The nursing home must establish and maintain a system that assures a full and complete and separate accounting, according to generally accepted accounting principles, of each resident's personal funds entrusted to the nursing home on the resident's behalf.  The system must preclude any commingling of resident funds with nursing home funds or with the funds of any person other than another resident. The individual financial record  must be available through quarterly statements and on request to the resident or his or her legal representative.

The nursing home must notify each resident who receives Medicaid benefits: 1) when the amount in the resident's account reaches $200 less than the SSI resource limit for one person, and 2) if the amount in the account, in addition to the value of the resident's other nonexempt resources, reaches the SSI resource limit for one person, the resident may lose eligibility for Medicaid or SSI.

Upon the death of a resident with a personal fund deposited with the nursing home, the nursing home must convey the resident's funds, and a final accounting of those funds, to the individual or probate jurisdiction administering the resident's estate within 30 days.
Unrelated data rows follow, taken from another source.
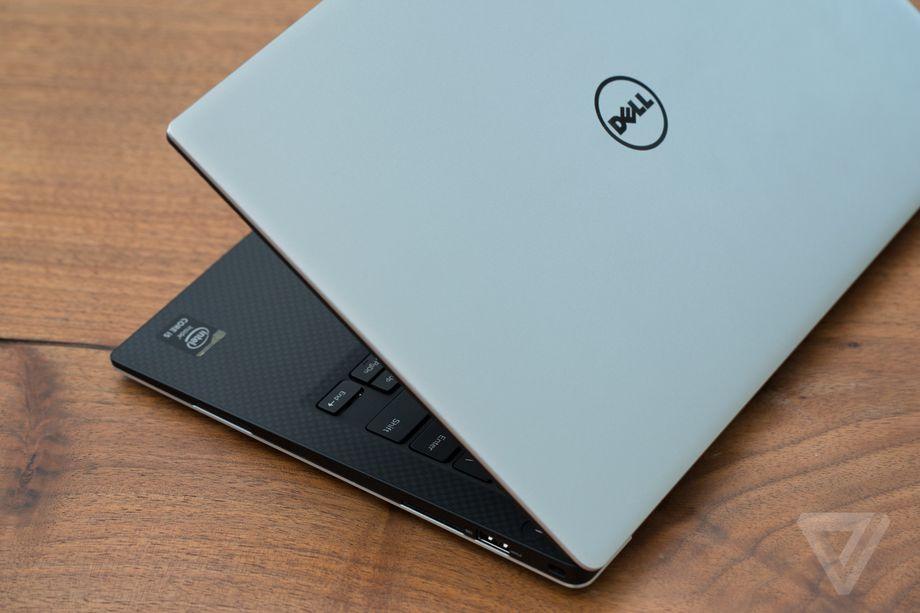 رونمایی لپ تاپ قدرتمند شرکت Dell با پردازنده نسل 8 اینتل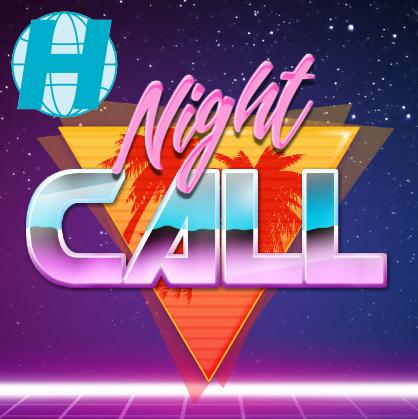 aPod - Nightcall.jpg
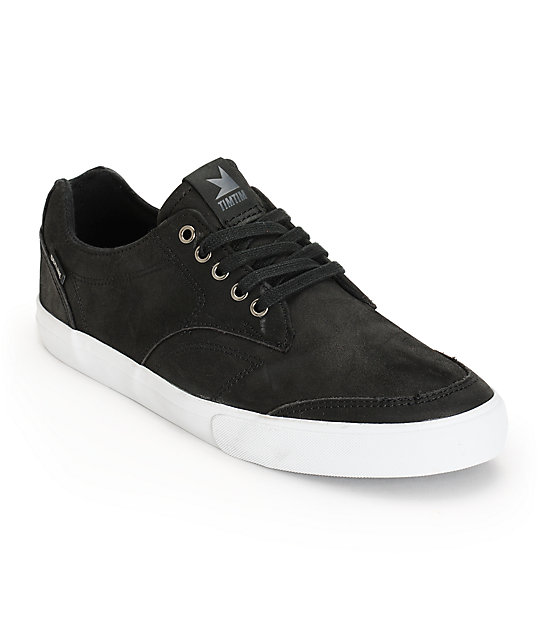 Dekline Tim Tim Leather Skate Shoes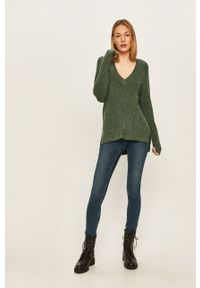 Turkusowy sweter Vila casualowy, na co dzień, długi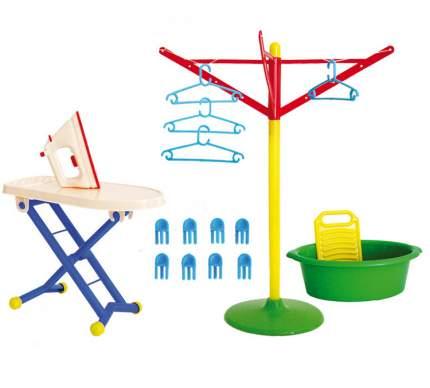Совтехстром Игровой набор золушка №3 Совтехстром Р52203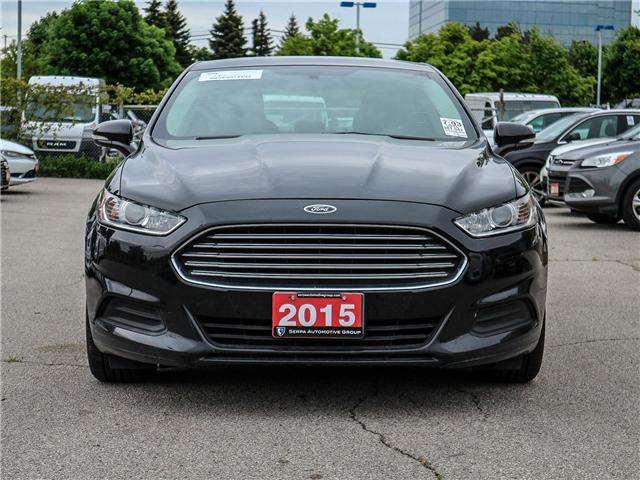 2015 Ford Fusion SE (Stk: 6559K5) in Toronto - Image 2 of 26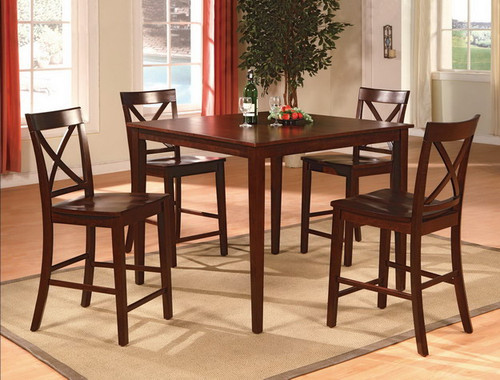Theodore Counter Height Table TOP 5 Piece Set
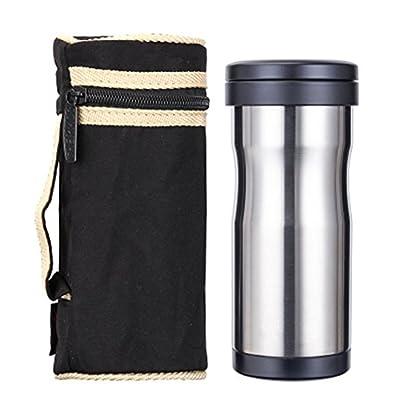 Tasses à thé avec filtre à thé Business Office pour homme et femme en acier inoxydable Isolation Tasse à café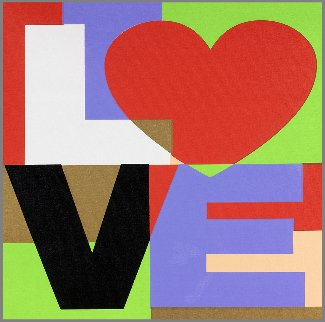 Love And Peace, Set of  2 Paintings 2005 20x20 Limited Edition Print - Steve Kaufman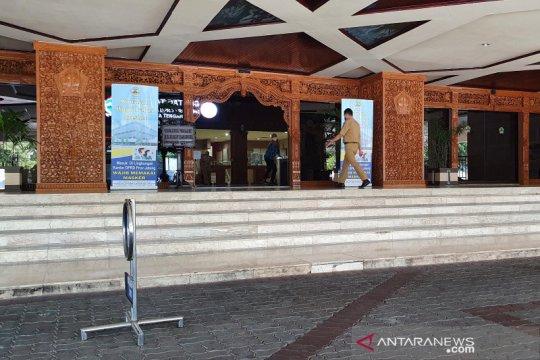 Gedung DPRD Jateng kembali ditutup untuk ketiga kalinya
The nursing home must purchase a surety bond, or otherwise provide assurance satisfactory to the Secretary of Health and Human Services, to assure the security of all personal funds of residents deposited with the facility. The nursing home may not impose a charge against the personal funds of a resident for any item or service for which payment is made under Medicaid or Medicare.

Free Choice

The resident has the right to: 1) choose a personal attending physician, 2) be fully informed in advance about care and treatment and of any changes in that care or treatment that may affect the resident's well-being, and 3) unless adjudged incompetent or otherwise found to be incapacitated under the laws of the state, participate in planning care and treatment or changes in care and treatment.

Privacy and Confidentiality

The resident has the right to personal privacy and confidentiality of his or her personal and clinical records. Personal privacy rights extend to accommodations, medical treatment, written and telephone communications, personal care, visits, and meetings of family and resident groups. This does not require a nursing home to provide a private room for each resident.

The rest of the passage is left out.